There’s e-commerce, ecommerce, and eCommerce… But which is correct? As of now, there’s no clear consensus across the board. Because it is a relatively new word, though it is in the dictionary, organizations across the world tend to pick their own preferred spelling. So for the rest of this blog we’ll go with ‘ecommerce’.
“E-commerce is the activity of electronically buying or selling of products on online services or over the Internet.”
Wikipedia & Investopedia
“Commercial transactions conducted electronically on the internet.”
Oxford University Press
If asked “What is ecommerce?” most people would give an answer somewhere between those two definitions. Online shopping is a popular example of ecommerce (no surprise there with how common making purchases online has become), but the internet has inserted itself into our in-person shopping experience as well.
Before ecommerce was even a notion, businesses would make carbon copies of customers’ credit cards which were then taken to the bank. Fast forward a few years, the process of credit card payments evolved to become electronic, done over the phone lines. Next our phones started to work over the internet (VOIP), and now, the technology to process in-store transactions is done utilizing the internet directly.
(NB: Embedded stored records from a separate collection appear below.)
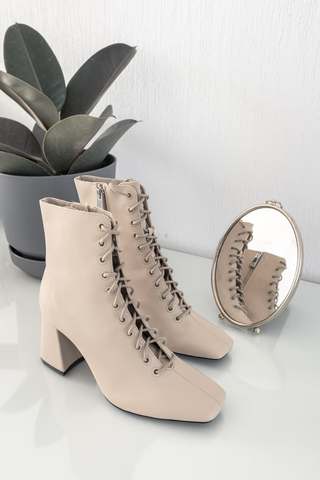 A pair of lace-up light beige boots with thick, short heels.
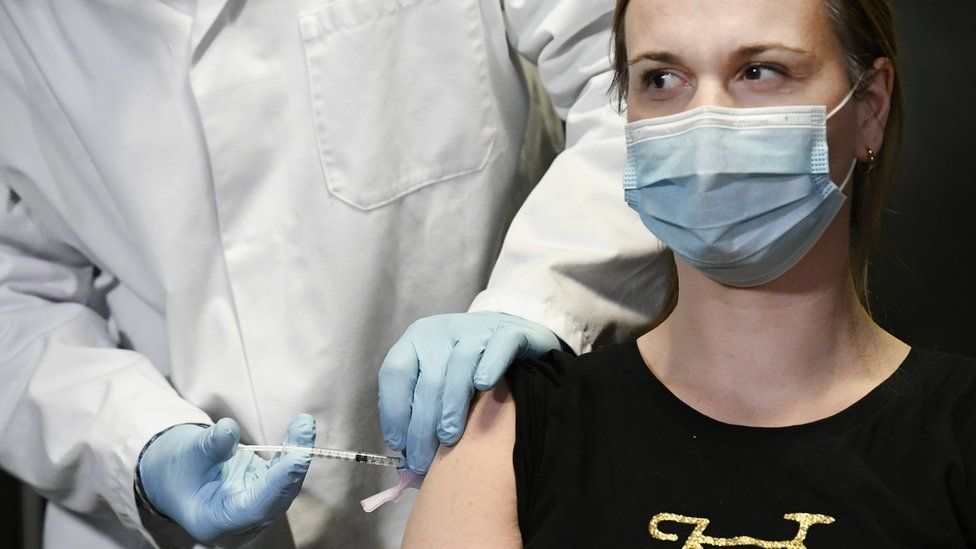 A doctor in the Netherlands receives the Moderna vaccination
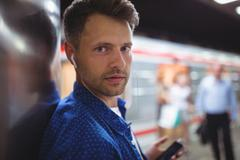 Portrait of handsome man listening song on mobile phone Stock Photos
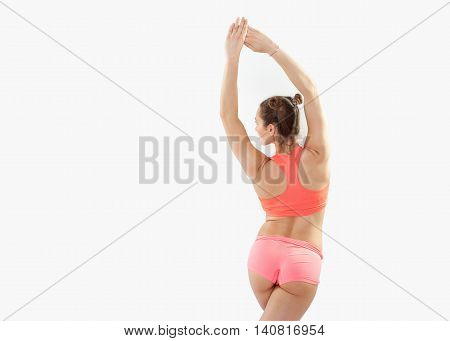 Portrait Of Young Brunette Woman Doing Pilates Stretching Exercises On White Studio Background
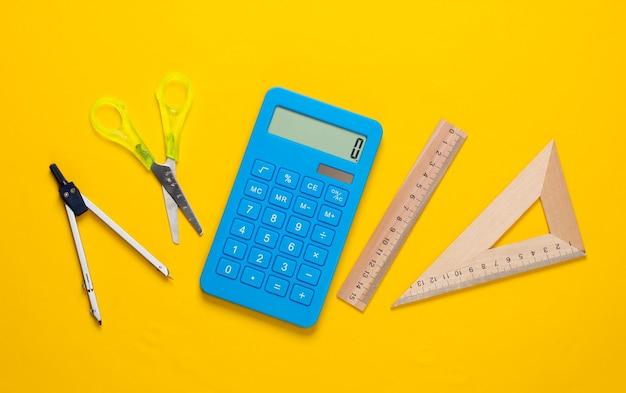 Forbici di cancelleria (scuola), calcolatrice, bussola, righello su giallo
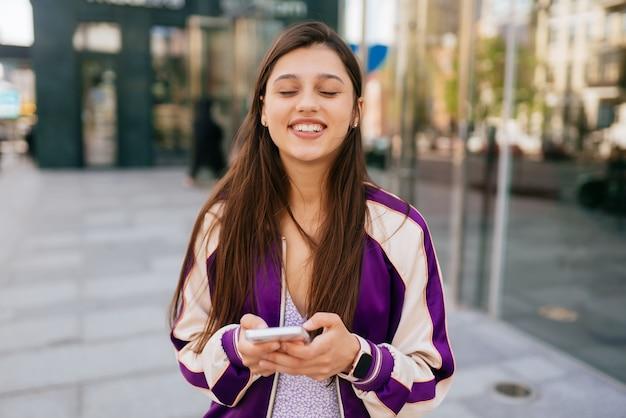 Gelukkige vrouw op straat die een smartphone gebruikt en naar de camera kijkt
Now for the head scratcher.
If the internet is used to process these in-person transactions, then by definition they are technically ecommerce, right? This scenario, however common, isn’t acknowledged by the current definitions of ecommerce as most people wouldn’t count an in-store purchase as being ecommerce. In reality, the only transactions that aren’t ecommerce are when you pay for something in cash (even cheques are deposited electronically over the internet).
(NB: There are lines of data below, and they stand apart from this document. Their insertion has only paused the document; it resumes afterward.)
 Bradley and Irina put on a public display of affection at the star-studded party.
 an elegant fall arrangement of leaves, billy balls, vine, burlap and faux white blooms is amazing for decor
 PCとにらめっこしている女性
At a certain point we stopped calling our touchscreen, web-enabled phones ‘smartphones’ and they simply became ‘phones’ again. Is ecommerce on the same trajectory and one day we’ll stop differentiating between commerce and ecommerce?
As we see it, either all transactions are quickly becoming ‘ecommerce’ or the definition needs to be updated.
What do you think?
Is ecommerce just regular commerce now, should we retire the word? Do we need new words to differentiate between in-person and not in-person transactions?